PROBLEM TO WORK ON: Before copying, remove every picture, and then repeat all entries below precisely as written.

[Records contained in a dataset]
=-=-=
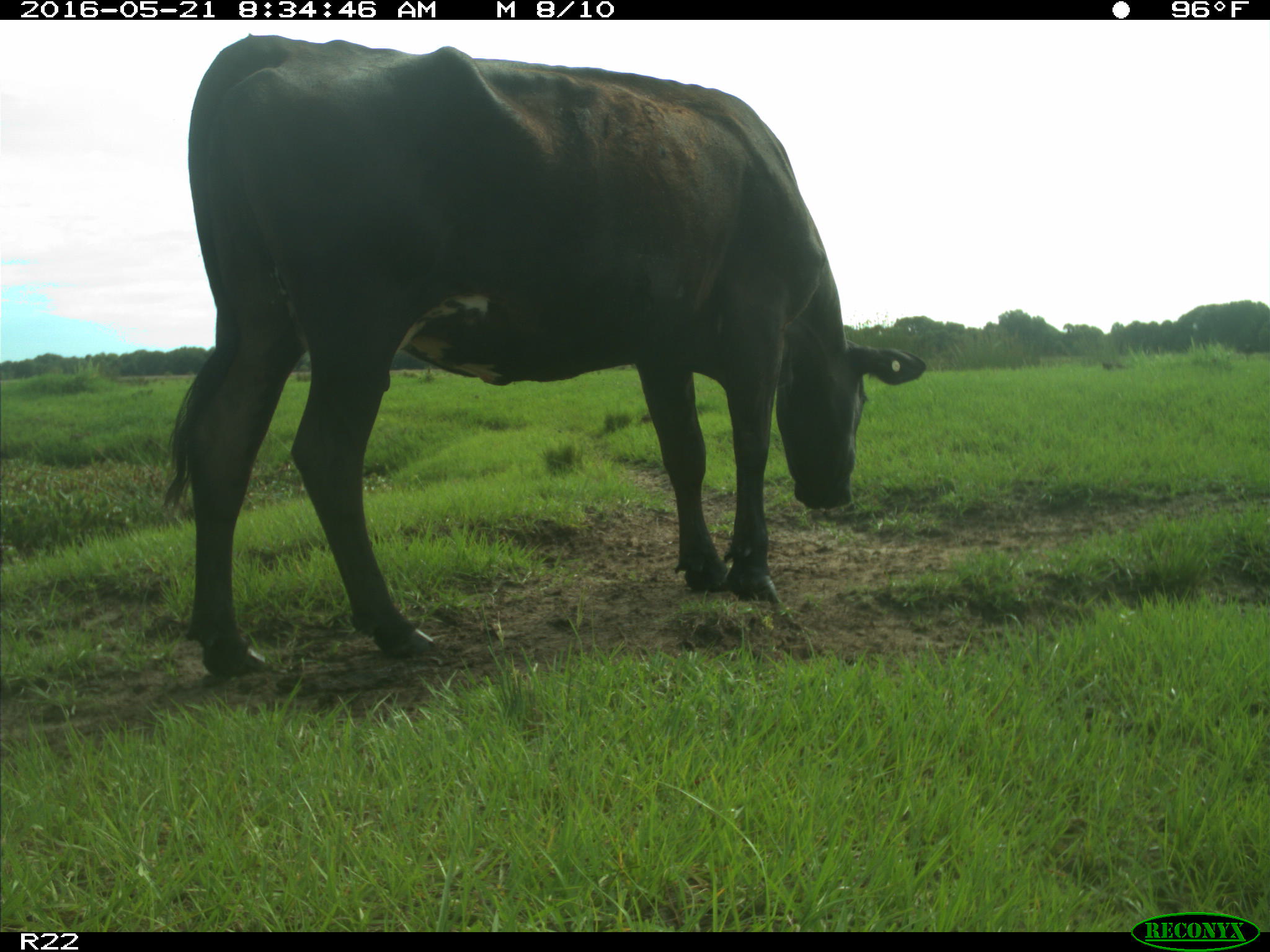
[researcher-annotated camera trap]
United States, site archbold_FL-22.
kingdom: Animalia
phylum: Chordata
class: Mammalia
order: Artiodactyla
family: Bovidae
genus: Bos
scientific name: Bos taurus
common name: domestic cow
Bos taurus (domestic cow).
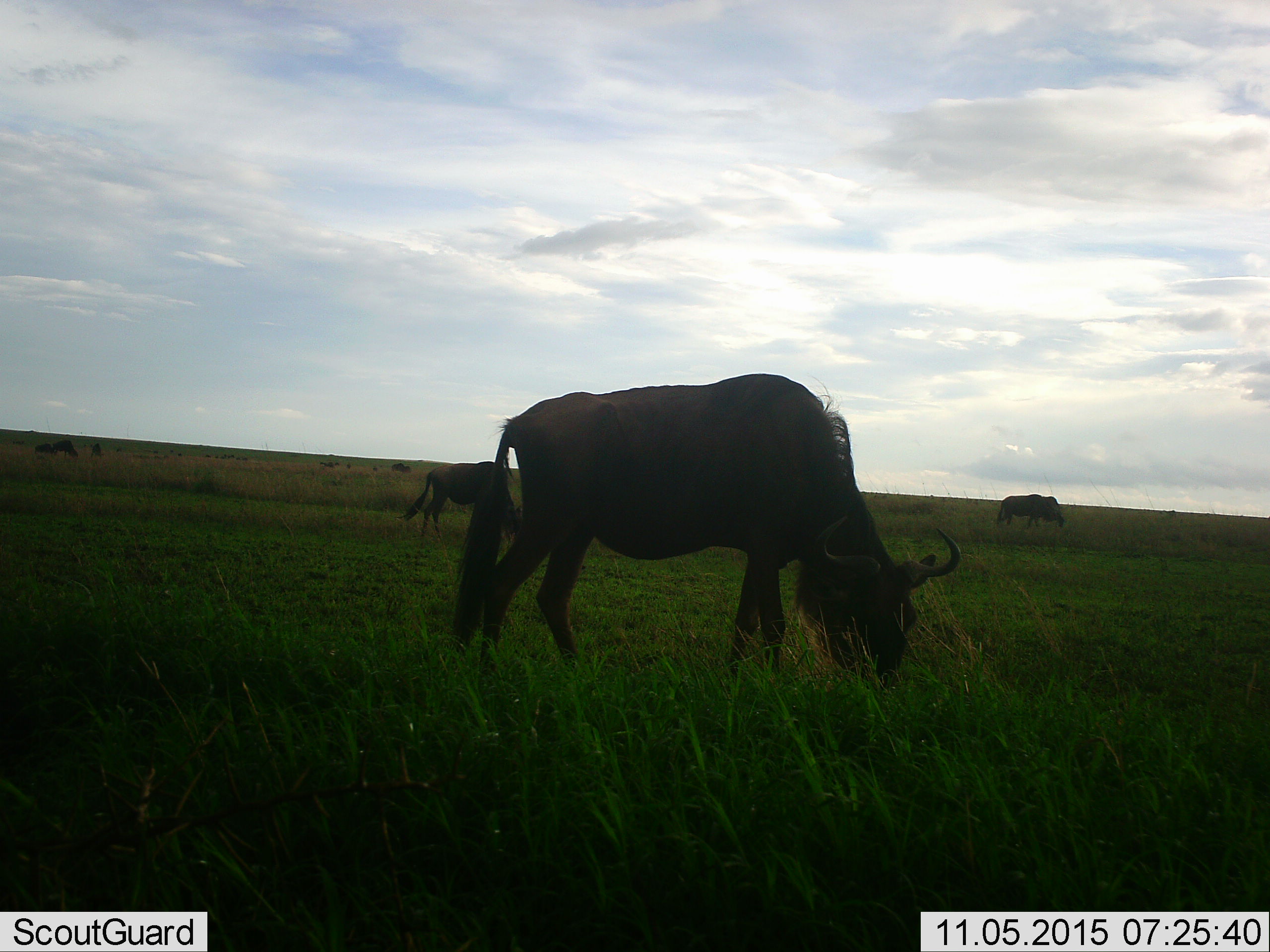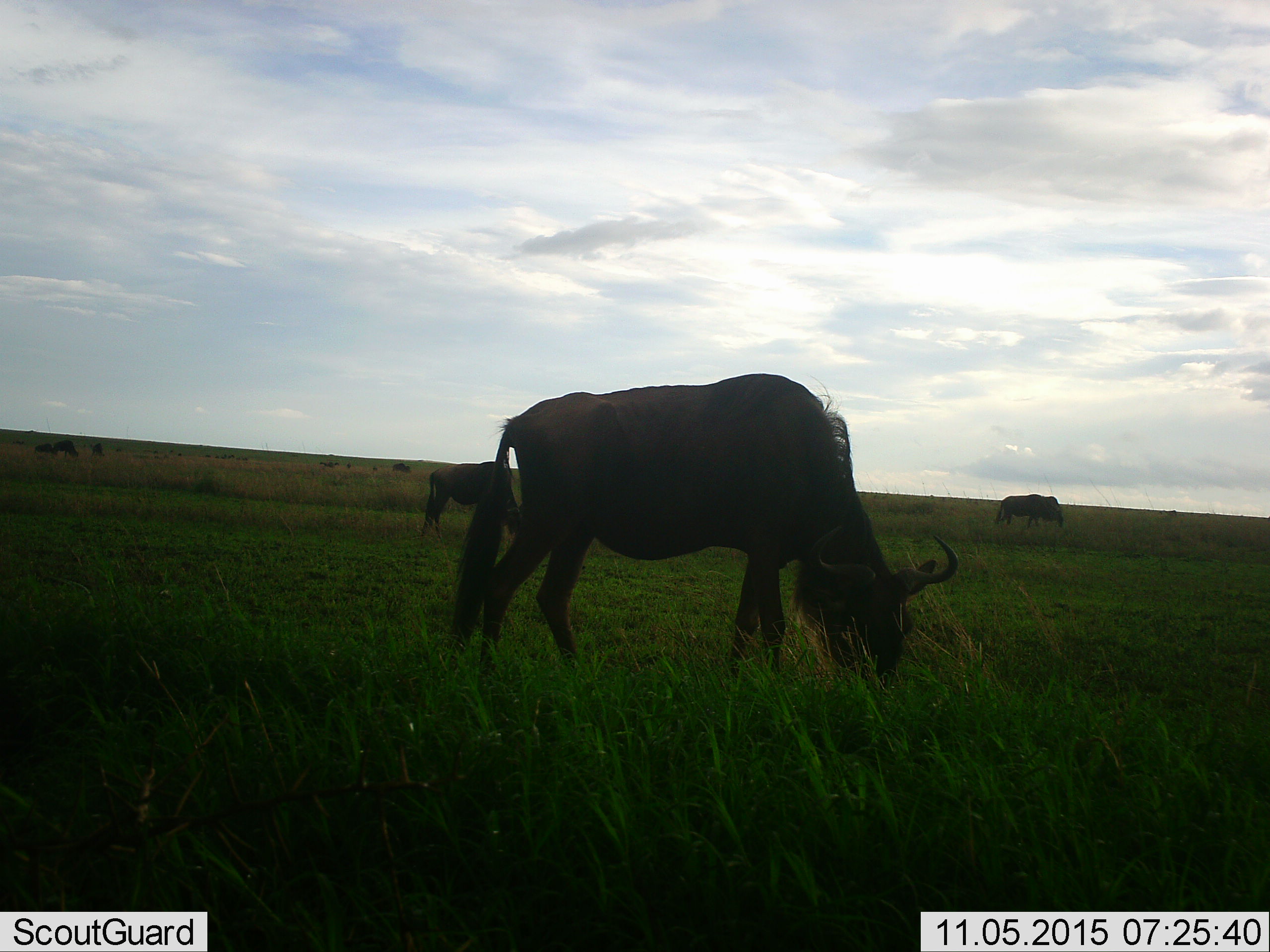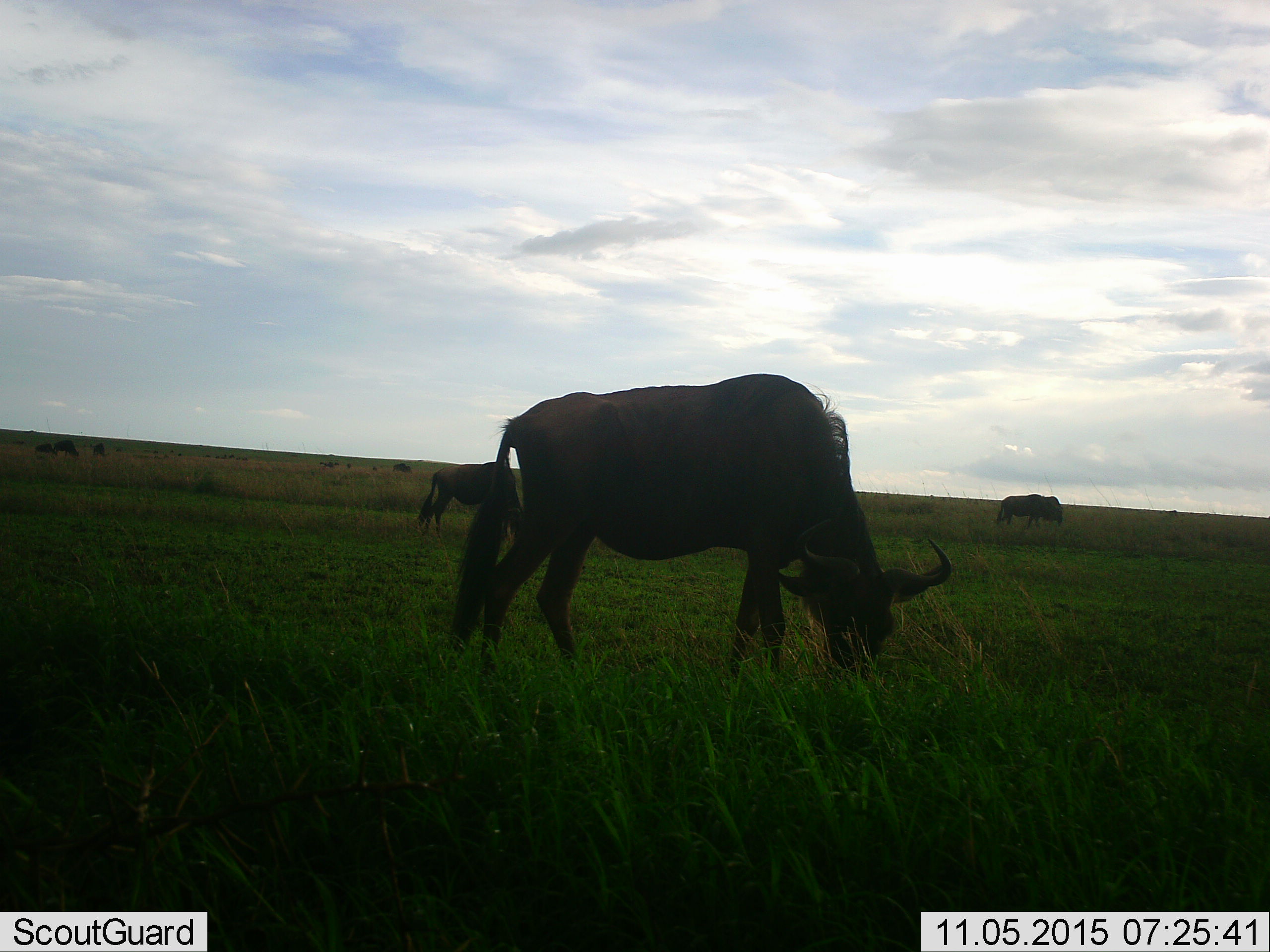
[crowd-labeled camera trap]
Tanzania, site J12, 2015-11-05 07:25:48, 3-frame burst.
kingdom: Animalia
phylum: Chordata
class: Mammalia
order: Artiodactyla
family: Bovidae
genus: Connochaetes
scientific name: Connochaetes taurinus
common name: blue wildebeest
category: wildebeest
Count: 8.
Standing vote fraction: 22%.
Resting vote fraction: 0%.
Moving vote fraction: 11%.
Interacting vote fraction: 0%.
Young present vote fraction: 0%.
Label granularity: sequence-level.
=-=-=
RESPONSE AREA:
[researcher-annotated camera trap]
United States, site archbold_FL-22.
kingdom: Animalia
phylum: Chordata
class: Mammalia
order: Artiodactyla
family: Bovidae
genus: Bos
scientific name: Bos taurus
common name: domestic cow
Bos taurus (domestic cow).
[crowd-labeled camera trap]
Tanzania, site J12, 2015-11-05 07:25:48, 3-frame burst.
kingdom: Animalia
phylum: Chordata
class: Mammalia
order: Artiodactyla
family: Bovidae
genus: Connochaetes
scientific name: Connochaetes taurinus
common name: blue wildebeest
category: wildebeest
Count: 8.
Standing vote fraction: 22%.
Resting vote fraction: 0%.
Moving vote fraction: 11%.
Interacting vote fraction: 0%.
Young present vote fraction: 0%.
Label granularity: sequence-level.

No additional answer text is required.